*TASKS*:
1 - In the passage on the politics of disposability, what phrase does psychologist Robert Jay Lifton use for the present age?
2 - Set down the passage on the politics of disposability word for word, from "The politics of" up to and including "zones of abandonment.".
-- start ARTICLE --
The politics of disposability is central to my work because it makes clear the mechanisms of a more brutal form of authoritarianism driven by what psychologist Robert Jay Lifton rightly calls a “death-saturated age” in which matters of violence, survival, and trauma infuse everyday life.
Discarded by the corporate state, dispossessed of social provisions, and deprived of the economic, political, and social conditions that enable viable and critical modes of agency, expanding populations of Americans now find themselves inhabiting zones of abandonment.
These zones of hardship and terminal exclusion constitute a hallmark signature and intensification of a neoliberal politics of disposability that is relentless in the material and symbolic violence it wages against the 99 percent for the benefit of the new financial elite.
What has become clear is that capitalist expropriation, dispossession, and disinvestment have reached a point where life has become completely unbearable for over half of the American public living in or near poverty.
As I have said in much of my recent writing, evidence of such zones of abandonment and terror can be seen in the war against immigrants, poor minorities, the homeless, young people living in debt, the long term unemployed, workers, the declining middle class, all of whom have been pushed into invisible communities of control, harassment, security, and the governing through punishment complex.
As an intellectual who worked extensively on pedagogy, how do you explain that violence, whether at the level of the individual, society and the show business, has reached such a high level of attractiveness?
-- end ARTICLE --
-- start PROVIDED MATERIAL --
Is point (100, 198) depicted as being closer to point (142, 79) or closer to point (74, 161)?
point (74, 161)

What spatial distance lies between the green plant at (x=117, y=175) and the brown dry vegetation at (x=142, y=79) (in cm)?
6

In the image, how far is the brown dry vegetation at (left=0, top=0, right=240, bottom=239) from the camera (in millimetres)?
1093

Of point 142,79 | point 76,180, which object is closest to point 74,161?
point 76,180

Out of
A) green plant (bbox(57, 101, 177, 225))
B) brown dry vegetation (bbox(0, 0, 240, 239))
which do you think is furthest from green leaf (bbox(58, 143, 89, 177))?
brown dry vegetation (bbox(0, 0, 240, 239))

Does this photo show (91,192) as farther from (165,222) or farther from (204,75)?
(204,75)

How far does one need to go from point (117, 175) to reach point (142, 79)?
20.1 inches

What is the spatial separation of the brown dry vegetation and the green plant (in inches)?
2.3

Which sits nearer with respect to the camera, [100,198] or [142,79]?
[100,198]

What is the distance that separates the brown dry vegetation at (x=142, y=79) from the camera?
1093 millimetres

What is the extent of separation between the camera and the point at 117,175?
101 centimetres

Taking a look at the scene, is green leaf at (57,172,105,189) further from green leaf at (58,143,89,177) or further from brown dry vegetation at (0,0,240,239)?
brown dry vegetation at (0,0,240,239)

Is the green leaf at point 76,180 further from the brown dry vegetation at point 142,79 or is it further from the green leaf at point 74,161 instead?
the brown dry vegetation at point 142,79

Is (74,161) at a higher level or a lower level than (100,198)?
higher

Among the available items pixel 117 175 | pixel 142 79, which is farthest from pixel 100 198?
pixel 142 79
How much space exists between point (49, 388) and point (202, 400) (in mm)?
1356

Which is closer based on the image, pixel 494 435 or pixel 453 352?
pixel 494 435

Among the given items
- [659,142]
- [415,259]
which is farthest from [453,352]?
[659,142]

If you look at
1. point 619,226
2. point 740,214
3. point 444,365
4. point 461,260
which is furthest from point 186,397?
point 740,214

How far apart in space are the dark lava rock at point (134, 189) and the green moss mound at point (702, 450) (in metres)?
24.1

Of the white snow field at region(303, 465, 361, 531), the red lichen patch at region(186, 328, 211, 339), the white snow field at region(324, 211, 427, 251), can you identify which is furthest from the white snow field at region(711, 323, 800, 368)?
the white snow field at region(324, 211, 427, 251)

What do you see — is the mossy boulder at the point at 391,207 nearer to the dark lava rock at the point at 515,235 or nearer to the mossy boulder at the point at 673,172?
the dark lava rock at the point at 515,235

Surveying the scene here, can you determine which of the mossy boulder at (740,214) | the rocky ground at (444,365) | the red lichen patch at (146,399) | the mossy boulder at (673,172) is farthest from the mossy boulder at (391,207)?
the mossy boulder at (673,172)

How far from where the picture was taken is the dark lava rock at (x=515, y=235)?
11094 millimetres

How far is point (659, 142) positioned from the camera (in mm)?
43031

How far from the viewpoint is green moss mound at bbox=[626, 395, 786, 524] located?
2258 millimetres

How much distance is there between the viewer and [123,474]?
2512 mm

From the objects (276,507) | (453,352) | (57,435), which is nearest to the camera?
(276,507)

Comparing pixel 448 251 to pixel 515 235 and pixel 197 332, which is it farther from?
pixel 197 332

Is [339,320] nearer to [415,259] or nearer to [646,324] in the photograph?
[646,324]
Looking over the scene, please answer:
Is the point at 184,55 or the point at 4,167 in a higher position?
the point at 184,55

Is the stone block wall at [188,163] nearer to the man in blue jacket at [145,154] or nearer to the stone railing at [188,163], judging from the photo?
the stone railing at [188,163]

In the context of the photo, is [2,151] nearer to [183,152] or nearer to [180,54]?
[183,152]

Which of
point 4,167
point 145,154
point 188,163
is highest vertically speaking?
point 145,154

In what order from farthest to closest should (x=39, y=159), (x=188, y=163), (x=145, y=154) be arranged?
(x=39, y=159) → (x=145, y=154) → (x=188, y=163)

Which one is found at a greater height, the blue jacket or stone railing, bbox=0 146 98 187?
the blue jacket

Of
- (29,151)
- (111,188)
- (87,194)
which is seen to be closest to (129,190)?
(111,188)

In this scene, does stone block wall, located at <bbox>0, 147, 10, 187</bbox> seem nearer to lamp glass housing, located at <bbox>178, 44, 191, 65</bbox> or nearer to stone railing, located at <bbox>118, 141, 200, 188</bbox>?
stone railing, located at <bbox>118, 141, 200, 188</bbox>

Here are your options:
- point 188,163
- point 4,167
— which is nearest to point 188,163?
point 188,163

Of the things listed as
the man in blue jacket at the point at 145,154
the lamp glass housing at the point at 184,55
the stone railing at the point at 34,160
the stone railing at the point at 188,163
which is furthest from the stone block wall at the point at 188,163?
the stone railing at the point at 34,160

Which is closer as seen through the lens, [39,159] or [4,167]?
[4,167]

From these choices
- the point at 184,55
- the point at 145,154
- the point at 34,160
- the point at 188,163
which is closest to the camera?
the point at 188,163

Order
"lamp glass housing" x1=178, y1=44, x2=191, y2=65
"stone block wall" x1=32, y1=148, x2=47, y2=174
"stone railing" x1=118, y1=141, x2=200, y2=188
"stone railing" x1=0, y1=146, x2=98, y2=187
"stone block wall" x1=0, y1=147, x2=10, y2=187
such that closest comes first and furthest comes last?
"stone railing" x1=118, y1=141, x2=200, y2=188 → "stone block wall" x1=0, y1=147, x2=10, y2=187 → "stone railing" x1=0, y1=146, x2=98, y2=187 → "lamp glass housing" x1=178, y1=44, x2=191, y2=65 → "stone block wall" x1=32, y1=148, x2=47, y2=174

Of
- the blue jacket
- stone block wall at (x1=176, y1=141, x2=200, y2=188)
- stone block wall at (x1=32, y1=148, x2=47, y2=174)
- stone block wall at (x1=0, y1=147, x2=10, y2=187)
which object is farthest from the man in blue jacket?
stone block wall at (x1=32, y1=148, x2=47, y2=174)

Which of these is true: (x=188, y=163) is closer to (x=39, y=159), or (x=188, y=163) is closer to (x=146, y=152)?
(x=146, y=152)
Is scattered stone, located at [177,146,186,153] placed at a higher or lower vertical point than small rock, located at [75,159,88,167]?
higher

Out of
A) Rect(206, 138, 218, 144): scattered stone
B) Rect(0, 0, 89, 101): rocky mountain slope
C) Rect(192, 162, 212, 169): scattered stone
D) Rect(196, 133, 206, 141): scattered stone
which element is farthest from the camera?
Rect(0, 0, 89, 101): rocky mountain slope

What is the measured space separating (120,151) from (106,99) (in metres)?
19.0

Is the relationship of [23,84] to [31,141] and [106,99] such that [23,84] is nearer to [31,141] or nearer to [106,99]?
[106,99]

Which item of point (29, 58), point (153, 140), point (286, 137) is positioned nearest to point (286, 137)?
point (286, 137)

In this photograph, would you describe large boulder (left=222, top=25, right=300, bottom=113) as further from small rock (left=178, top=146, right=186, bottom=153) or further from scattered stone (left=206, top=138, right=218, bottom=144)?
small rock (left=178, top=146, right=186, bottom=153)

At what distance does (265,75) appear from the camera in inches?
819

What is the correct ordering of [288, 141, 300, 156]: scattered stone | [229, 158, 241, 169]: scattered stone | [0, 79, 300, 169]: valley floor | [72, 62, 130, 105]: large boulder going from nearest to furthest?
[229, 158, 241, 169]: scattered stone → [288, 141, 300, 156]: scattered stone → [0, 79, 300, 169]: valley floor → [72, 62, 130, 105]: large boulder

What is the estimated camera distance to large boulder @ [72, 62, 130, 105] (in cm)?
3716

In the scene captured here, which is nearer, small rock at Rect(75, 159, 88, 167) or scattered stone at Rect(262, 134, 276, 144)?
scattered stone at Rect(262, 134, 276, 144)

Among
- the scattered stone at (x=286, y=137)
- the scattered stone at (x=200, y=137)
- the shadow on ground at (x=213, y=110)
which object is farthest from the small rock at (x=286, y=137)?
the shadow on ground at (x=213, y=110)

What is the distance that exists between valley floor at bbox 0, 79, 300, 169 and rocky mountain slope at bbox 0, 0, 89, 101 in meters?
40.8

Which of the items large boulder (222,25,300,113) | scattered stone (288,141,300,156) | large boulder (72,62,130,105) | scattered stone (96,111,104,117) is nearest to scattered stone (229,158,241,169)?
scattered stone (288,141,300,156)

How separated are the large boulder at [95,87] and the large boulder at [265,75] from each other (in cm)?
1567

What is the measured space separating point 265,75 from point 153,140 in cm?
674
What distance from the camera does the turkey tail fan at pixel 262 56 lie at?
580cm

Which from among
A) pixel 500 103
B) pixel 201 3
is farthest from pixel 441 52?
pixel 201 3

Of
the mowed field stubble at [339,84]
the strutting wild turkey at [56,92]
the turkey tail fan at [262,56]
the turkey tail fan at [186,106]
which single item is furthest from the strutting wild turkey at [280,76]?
-- end PROVIDED MATERIAL --
*OUTPUTS*:
1 - A "death-saturated age."

2 -
The politics of disposability is central to my work because it makes clear the mechanisms of a more brutal form of authoritarianism driven by what psychologist Robert Jay Lifton rightly calls a “death-saturated age” in which matters of violence, survival, and trauma infuse everyday life.
Discarded by the corporate state, dispossessed of social provisions, and deprived of the economic, political, and social conditions that enable viable and critical modes of agency, expanding populations of Americans now find themselves inhabiting zones of abandonment.